ATLANTA, GA - AUGUST 4: Branch President Raphael Bostic poses for portrait in front of Atlanta, Georgias Federal Reserve Bank on August 4, 2020. (Photo by Eric Hart Jr. for The Washington Post via Getty Images)
ATLANTA, GA - AUGUST 4: Branch President Raphael Bostic poses for portrait in front of Atlanta, Georgias Federal Reserve Bank on August 4, 2020. (Photo by Eric Hart Jr. for The Washington Post via Getty Images)

The Atlanta Fed chief’s remarks on Thursday appeared to soften that stance.

Bostic told Yahoo Finance Thursday that his modal forecast is for U.S. GDP to grow by 5% to 6% in 2021. But asked if that modal forecast was substantial enough to warrant a tapering this year, Bostic said “that’s not my expectation.”

Bostic added that while he is still “open to any possibility,” he emphasized that the Fed does not want to give off the impression that it is “eager” to pull back monetary policy support.

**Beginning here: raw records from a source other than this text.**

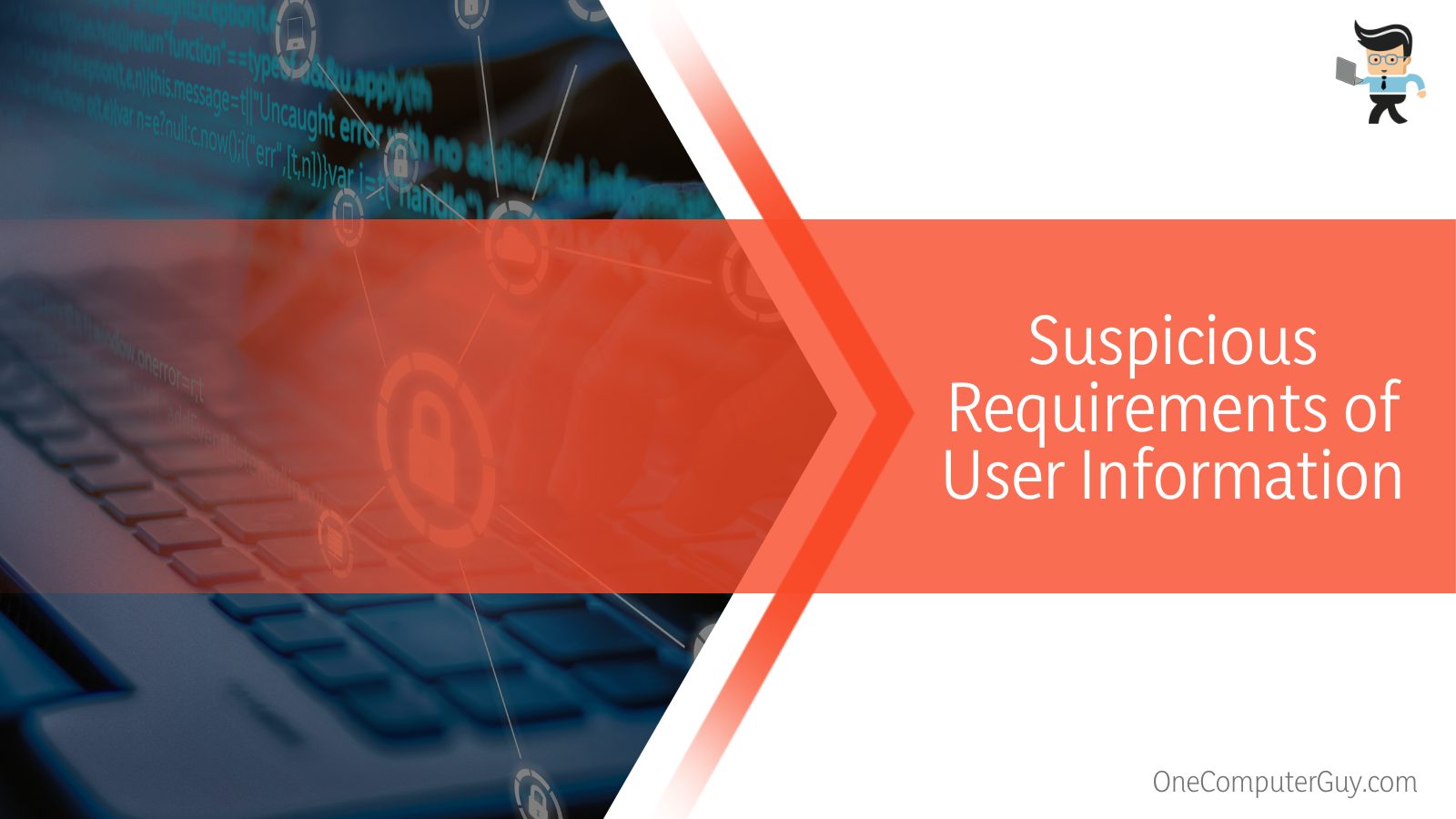 Suspicious Requirements of User Information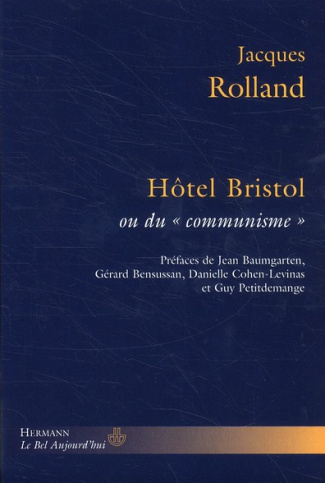 Hôtel Bristol ou du "communisme"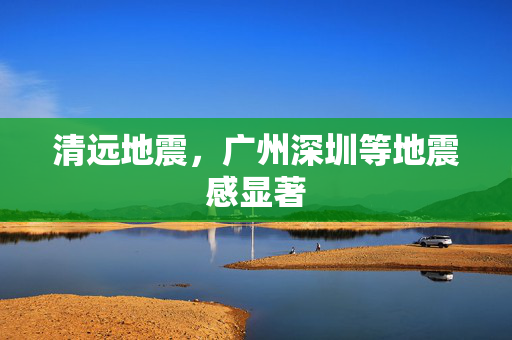 清远地震，广州深圳等地震感显著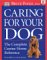 Caring for Your Dog : The Complete Canine Home Reference cover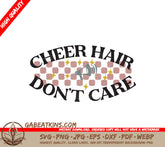 Cheer Hair Dont Care SVG SVG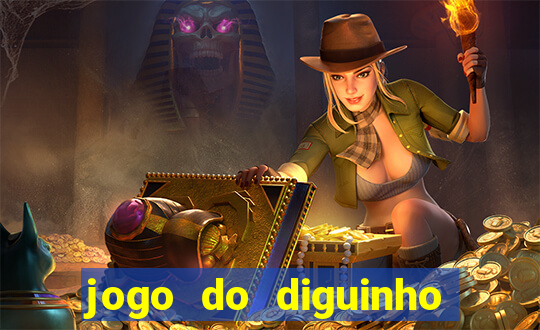 jogo do diguinho para ganhar dinheiro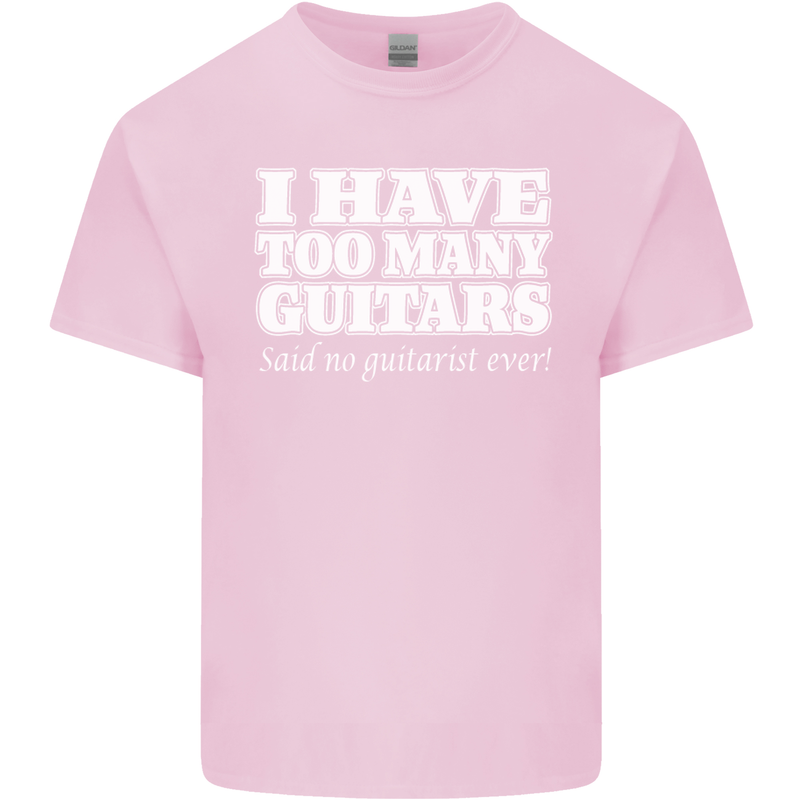 I Have Too Many Guitars Funny Guitarist Mens Cotton T-Shirt Tee Top Light Pink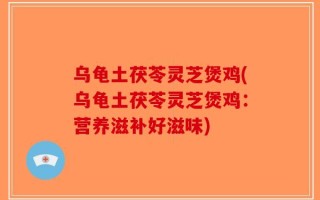 乌龟土茯苓灵芝煲鸡(乌龟土茯苓灵芝煲鸡：营养滋补好滋味)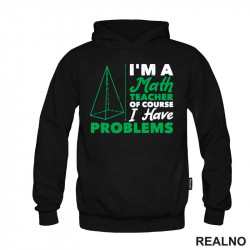 I'm A Math Teacher Of Course I Have Problems - Green - Humor - Duks I'm A Math Teacher Of Course I Have Problems - Green - Humor - Duks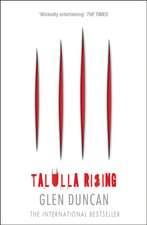 Duncan, G: Talulla Rising (The Last Werewolf 2)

“One other thing I should say — and I didn't say this in those earlier interviews and that was a mistake on my part — is that our new long-run framework says explicitly we're going to be willing to let the economy run hot,” Bostic said.

The Atlanta Fed chief is a voting member of this year’s policy-setting Federal Open Market Committee, which decided last week to hold interest rates steady at near-zero.

Bostic reiterated that the vaccine distribution will be the biggest driver for the path of the economy, but said too few people have been inoculated to see any effect on the aggregate performance of the economy.

Ahead of tomorrow’s jobs report, Bostic said he expected the holiday season to be tough but hopes the report will show the economy past the “trough.”